Here I am another night (or early morning depending on how I count it), awake and stressing over the future and what I am suppose to be doing. Every few weeks someone will still ask me one of the following questions, or some variation on these, “what do you want to be when you grow up”, or “what do you want to do with your life”? Getting these questions can really frustrate me. I have been working at my job for three years next month, I like my job 80 percent of the time (which I figure is pretty good!), and I am good at my job.
No, working as a small business manager in hospitality is not what I pictured myself doing as a kid. I thought I would be a great musician, or a doctor who would changed lives, or some rich and powerful CEO. Yet, looking at my little piece of the world I don’t regret my small contribution; even though my life is nothing like I pictured it would be, I am okay with this. I had a conversation with my mother a few weeks ago about this very topic, and while I know the people who asking the questions only want to be interested and loving it can be hard to feel like the path I have chosen is not good enough. Maybe that isn’t what people mean by these questions, but that is often how I feel.
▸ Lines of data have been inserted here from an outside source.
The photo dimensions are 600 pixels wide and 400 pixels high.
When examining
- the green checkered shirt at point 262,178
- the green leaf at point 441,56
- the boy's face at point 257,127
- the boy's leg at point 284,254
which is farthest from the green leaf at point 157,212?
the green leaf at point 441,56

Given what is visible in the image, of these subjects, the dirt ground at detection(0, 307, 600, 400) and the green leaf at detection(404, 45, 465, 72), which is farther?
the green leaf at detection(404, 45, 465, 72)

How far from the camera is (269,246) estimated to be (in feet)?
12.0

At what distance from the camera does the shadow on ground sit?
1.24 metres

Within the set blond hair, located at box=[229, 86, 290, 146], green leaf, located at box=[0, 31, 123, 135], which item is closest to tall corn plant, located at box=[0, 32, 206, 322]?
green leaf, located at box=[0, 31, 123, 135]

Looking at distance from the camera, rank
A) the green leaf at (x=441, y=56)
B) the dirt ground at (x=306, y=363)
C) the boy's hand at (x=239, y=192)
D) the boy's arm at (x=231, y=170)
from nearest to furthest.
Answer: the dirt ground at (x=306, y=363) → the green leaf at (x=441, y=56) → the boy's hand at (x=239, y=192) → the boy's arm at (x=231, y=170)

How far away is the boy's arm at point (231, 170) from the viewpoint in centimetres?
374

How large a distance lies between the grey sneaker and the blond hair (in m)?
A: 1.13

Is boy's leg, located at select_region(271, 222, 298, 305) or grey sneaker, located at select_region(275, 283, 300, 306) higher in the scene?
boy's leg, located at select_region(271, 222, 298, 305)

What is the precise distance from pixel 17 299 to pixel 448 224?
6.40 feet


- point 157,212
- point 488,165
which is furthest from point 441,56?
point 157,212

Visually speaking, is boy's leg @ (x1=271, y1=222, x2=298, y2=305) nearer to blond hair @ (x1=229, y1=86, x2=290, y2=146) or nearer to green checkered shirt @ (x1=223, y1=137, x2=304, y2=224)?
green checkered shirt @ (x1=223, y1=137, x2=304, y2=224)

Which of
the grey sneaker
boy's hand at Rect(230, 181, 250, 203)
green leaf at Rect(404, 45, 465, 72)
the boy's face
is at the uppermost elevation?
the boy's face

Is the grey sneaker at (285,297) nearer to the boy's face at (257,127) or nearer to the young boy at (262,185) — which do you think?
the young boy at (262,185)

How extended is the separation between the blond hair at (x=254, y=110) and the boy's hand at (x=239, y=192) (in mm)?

While I was thinking about this again tonight I remembered a song I came across last week after listening to Showtunes Saturday Night. "I Stand" is sung by Idina Menzel and re-listening to it tonight, the very beginning of the song just struck a chord. I’m not sure if it makes me feel better, or just less like I am alone in my frustrations, when I think about these lyrics: "When you ask me, who I am:/What is my vision? And do I have a plan?/Where is my strength? Have I nothing to say?/I hear the words in my head, but I push them away."
PS. This week, from Idina’s youtube page, I heard about and then got a chance to watch the DVD of Chess in Concert: Live from Royal Albert Hall. That was a wonderful set of performances and I would recommend it to anyone! I could really relate to the feeling of being a chess piece in someone else’s game and just trying to find the best ways to live in the situation you find yourself in.